The father of Lepsius died before the house was completed, but he was able to invite his mother to come and live with him “at Berlin, in the country.” However, the beautiful outlook “towards the canal and Schöneberg” was soon built up. The house was constructed in the English Gothic style, which he had learned to like in Great Britain, and which few understood as well as he (see page 131). To his delight, its pleasing appearance, with the slightly-pointed arches over windows and doors, and the balcony, with its Gothic parapet of sandstone, proved so attractive that, as he wrote to his mother: “our neighbor has also built in the Gothic style, and, indeed, two houses at once.” “I am to assist him with money,” he continued, “for the third, on the corner, and the man on the other corner will also build a Gothic house. That makes a whole Gothic quarter.”

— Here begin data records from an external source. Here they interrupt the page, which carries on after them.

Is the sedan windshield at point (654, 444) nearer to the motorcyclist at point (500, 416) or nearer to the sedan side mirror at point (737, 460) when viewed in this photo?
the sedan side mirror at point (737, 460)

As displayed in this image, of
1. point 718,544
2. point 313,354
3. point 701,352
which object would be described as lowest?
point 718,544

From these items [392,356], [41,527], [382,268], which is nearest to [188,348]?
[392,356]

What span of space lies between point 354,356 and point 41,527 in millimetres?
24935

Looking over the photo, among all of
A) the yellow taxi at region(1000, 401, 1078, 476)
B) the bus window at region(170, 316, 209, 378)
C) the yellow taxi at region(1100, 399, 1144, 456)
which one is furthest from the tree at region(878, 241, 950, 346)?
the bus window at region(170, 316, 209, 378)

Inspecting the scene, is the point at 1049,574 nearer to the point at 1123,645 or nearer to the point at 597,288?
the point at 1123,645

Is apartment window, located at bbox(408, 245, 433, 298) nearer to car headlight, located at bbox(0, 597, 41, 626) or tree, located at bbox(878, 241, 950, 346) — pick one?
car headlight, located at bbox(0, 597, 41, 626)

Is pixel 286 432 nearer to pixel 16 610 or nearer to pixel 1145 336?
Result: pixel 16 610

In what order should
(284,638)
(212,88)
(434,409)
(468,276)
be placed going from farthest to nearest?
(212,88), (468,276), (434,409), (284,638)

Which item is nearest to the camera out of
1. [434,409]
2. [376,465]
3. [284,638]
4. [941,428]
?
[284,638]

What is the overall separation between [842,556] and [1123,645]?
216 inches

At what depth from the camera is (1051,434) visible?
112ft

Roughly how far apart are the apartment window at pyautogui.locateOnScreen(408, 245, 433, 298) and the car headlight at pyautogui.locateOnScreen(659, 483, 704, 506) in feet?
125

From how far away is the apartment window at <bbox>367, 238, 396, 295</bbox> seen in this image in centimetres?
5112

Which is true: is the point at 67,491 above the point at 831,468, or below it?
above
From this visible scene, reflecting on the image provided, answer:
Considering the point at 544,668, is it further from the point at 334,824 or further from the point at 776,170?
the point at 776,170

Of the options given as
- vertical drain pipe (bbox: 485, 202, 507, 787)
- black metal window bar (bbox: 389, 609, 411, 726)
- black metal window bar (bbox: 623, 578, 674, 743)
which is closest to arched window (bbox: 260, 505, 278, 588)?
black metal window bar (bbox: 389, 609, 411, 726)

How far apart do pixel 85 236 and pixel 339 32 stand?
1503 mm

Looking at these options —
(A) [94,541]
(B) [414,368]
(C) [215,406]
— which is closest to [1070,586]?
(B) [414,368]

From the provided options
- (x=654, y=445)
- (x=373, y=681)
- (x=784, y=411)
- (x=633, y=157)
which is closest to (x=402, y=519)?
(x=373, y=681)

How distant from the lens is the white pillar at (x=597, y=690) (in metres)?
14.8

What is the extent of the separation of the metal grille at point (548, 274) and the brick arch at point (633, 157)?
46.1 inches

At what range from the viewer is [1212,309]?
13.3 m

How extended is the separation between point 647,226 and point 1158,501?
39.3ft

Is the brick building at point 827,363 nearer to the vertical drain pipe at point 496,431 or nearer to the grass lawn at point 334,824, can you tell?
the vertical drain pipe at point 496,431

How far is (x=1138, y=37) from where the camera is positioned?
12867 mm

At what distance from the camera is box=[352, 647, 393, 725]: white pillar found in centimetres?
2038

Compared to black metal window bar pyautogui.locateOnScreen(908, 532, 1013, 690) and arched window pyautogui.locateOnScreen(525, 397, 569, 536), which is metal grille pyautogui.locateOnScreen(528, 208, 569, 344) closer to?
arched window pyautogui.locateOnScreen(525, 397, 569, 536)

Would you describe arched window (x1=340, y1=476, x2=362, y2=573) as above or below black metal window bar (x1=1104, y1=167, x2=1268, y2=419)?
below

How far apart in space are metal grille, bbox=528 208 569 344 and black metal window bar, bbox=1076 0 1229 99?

But how differently things turned out! The stately building which was to have been a home for remote descendants has vanished from the earth, and only a few traces remain of the Bendler Street Gothic. During the first years after they moved into the new house they improved every opportunity which offered to exhibit the beauty of the chosen style of architecture. When for example it was necessary, on account of any festivity, to “illuminate,” they lit up the whole front, and especially the large balcony, with little lamps which followed the lines of the arches.

The fine garden gave special pleasure to Lepsius. After he had had tea at his writing table he always took a walk there, in winter as well as in summer, and whether the weather was good or bad. He felt a “special interest in it, and knew it all by heart.” The trees which soon overshadowed it had been planted on various happy occasions by dear guests and friends of the household, in memory of the delightful hours which they had passed under the roof of Lepsius, and as a visible symbol and token of the friendship which burgeoned and blossomed anew with each year. Alexander von Humboldt, Bunsen, the Grimms, Ehrenberg, E. Curtius and many others had planted their trees, and on each was a little tablet which bore the name of him who had set it in the earth. Foreign friends too, who could not come to Berlin and attend to the planting themselves, sent small trees to be set out. For example, the Director of the museum at Leyden, already mentioned several times, (see pages 123 and 245) sent a variety of Betula which had been named after him Betula Lemansiana, by a nursery gardener at Warmond. As the trees which he first sent did not arrive he despatched others, and these throve and long reminded the Lepsius family of their Dutch friend. The garden was a living and shady temple of friendship, and what beautiful festivals were celebrated there!